Makefile.global will override configure parameters if "pgsql" and "postgres" appear anywhere in the source path name
Hi All,
Recently I was debugging an issue in which builds of postgresql
succeeded on a developer's workstation, but failed in our company's
build system.
After some investigation, I found that the value of pkglibdir (as used
by src/Makefile.global and various other places) was different even
though the ./configure invocations were identical. Eventually, I found
that Makefile.global was the culprit, with some sections like:
pkglibdir = $(libdir)
ifeq "$(findstring pgsql, $(pkglibdir))" ""
ifeq "$(findstring postgres, $(pkglibdir))" ""
override pkglibdir := $(pkglibdir)/postgresql
endif
endif
On the developer's workstation, the sources had been unpacked in a
directory, e.g. (the structure is a quirk convention of an internal
tool)
$HOME/src/postgresql13-13.7/source
On the production build system, the path used was:
/build/source
The --prefix used is a subdirectory of the source directory (in this
context we're only building the source to get the static libpq and
headers, which we use to build another piece of software).

◆ MATERIAL SHOWN:

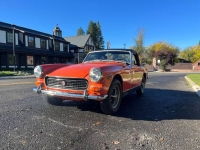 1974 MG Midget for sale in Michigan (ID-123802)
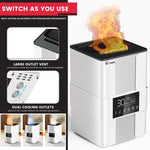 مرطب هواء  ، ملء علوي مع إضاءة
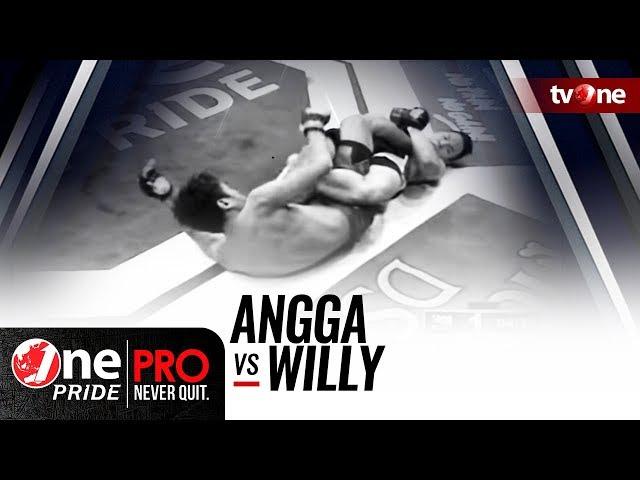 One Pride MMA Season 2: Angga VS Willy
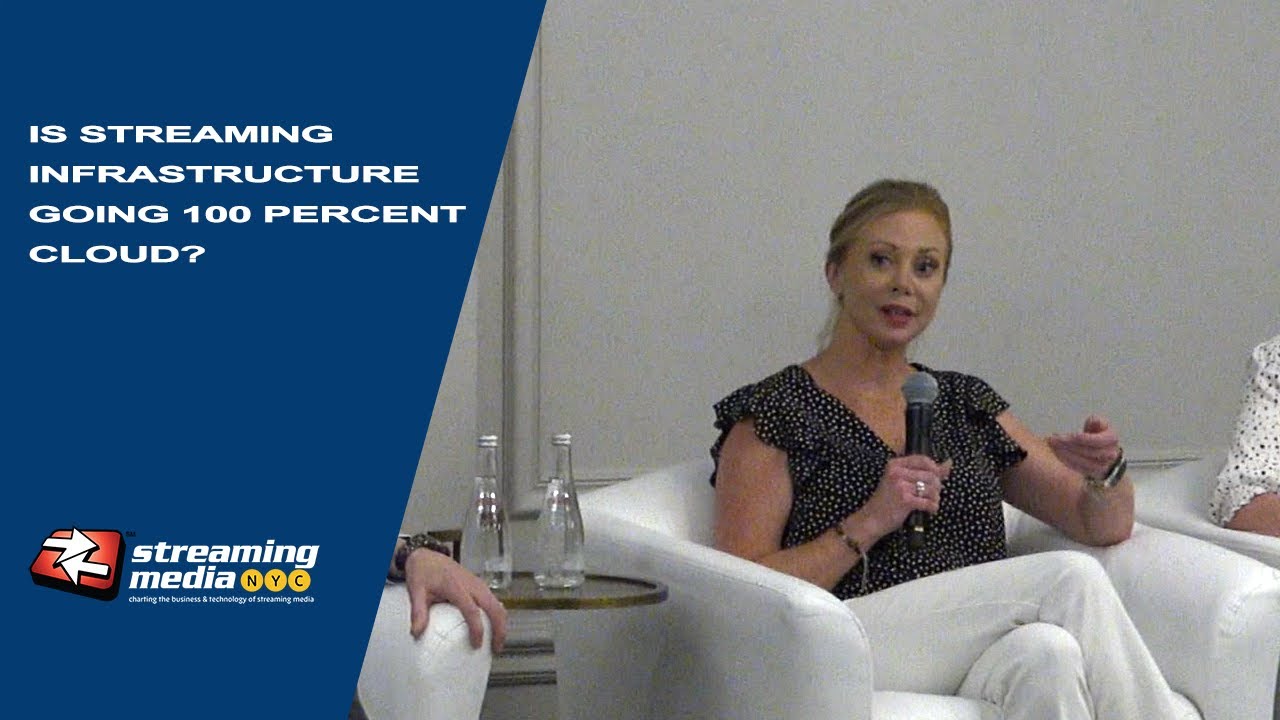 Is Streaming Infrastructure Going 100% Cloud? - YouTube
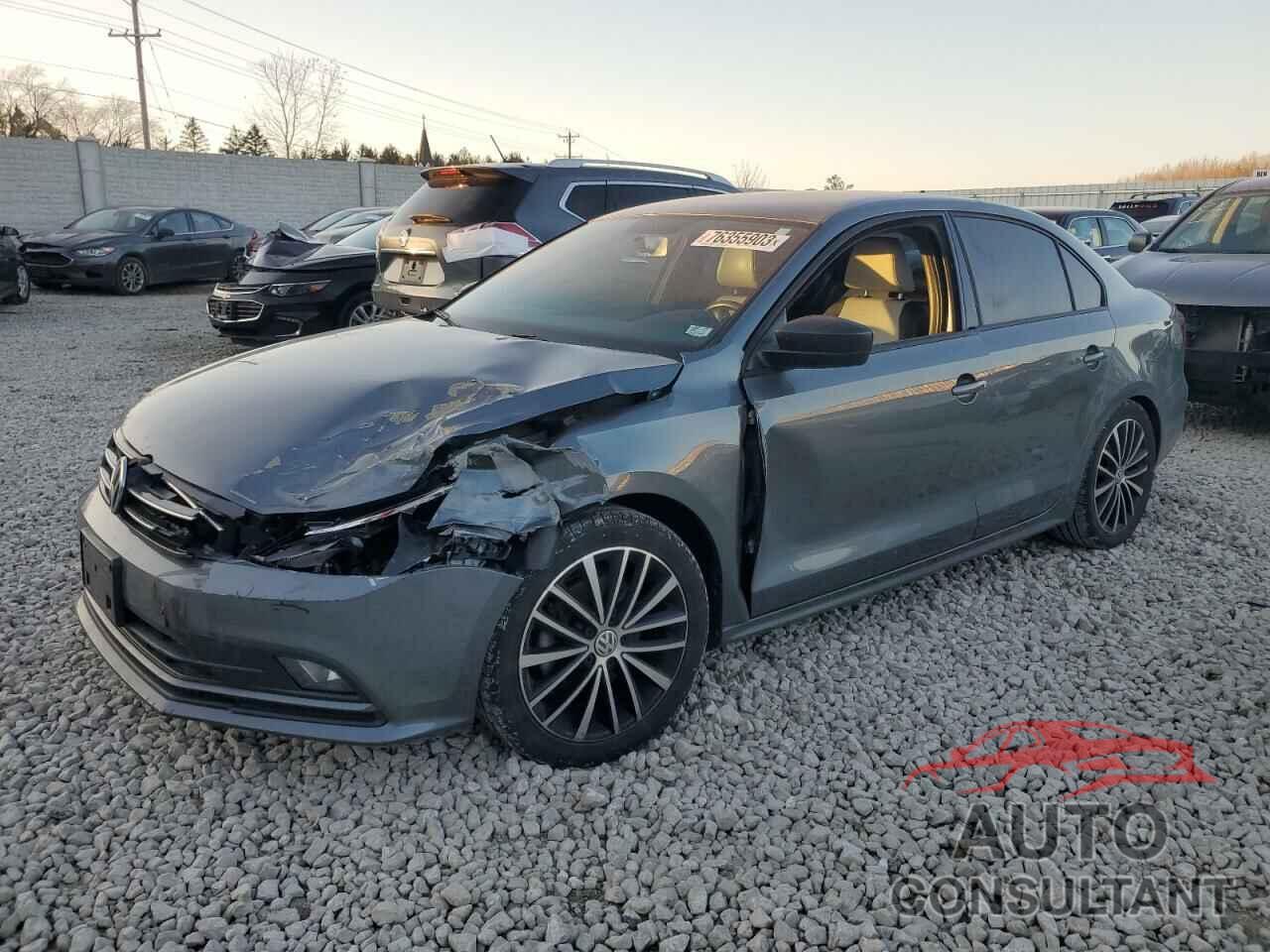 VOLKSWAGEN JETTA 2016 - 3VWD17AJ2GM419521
==
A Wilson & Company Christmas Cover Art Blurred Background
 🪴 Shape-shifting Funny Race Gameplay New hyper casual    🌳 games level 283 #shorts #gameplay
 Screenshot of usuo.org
--
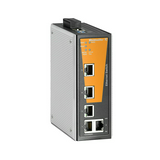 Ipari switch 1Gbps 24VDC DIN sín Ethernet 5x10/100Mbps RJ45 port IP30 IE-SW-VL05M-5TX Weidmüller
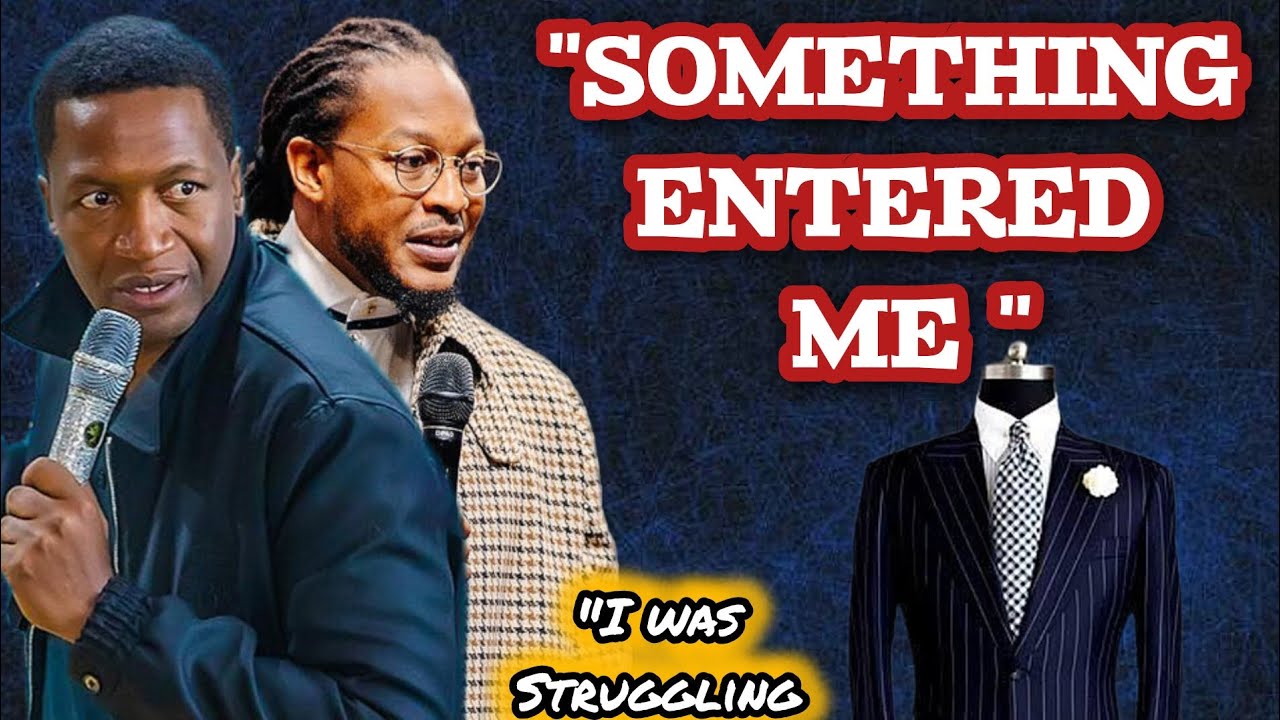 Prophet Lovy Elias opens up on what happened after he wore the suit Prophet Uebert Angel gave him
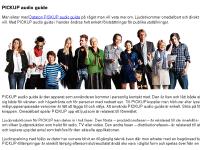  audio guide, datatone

◆ PROBLEM 1: In the Makefile.global post above, which source path was used on the production build system?
◆ PROBLEM 2: Reproduce the Makefile.global post above between "Makefile.global will override" and "pkglibdir = $(libdir)", inclusive.

◆ RESPONSE 1: /build/source

◆ RESPONSE 2:
Makefile.global will override configure parameters if "pgsql" and "postgres" appear anywhere in the source path name
Hi All,
Recently I was debugging an issue in which builds of postgresql
succeeded on a developer's workstation, but failed in our company's
build system.
After some investigation, I found that the value of pkglibdir (as used
by src/Makefile.global and various other places) was different even
though the ./configure invocations were identical. Eventually, I found
that Makefile.global was the culprit, with some sections like:
pkglibdir = $(libdir)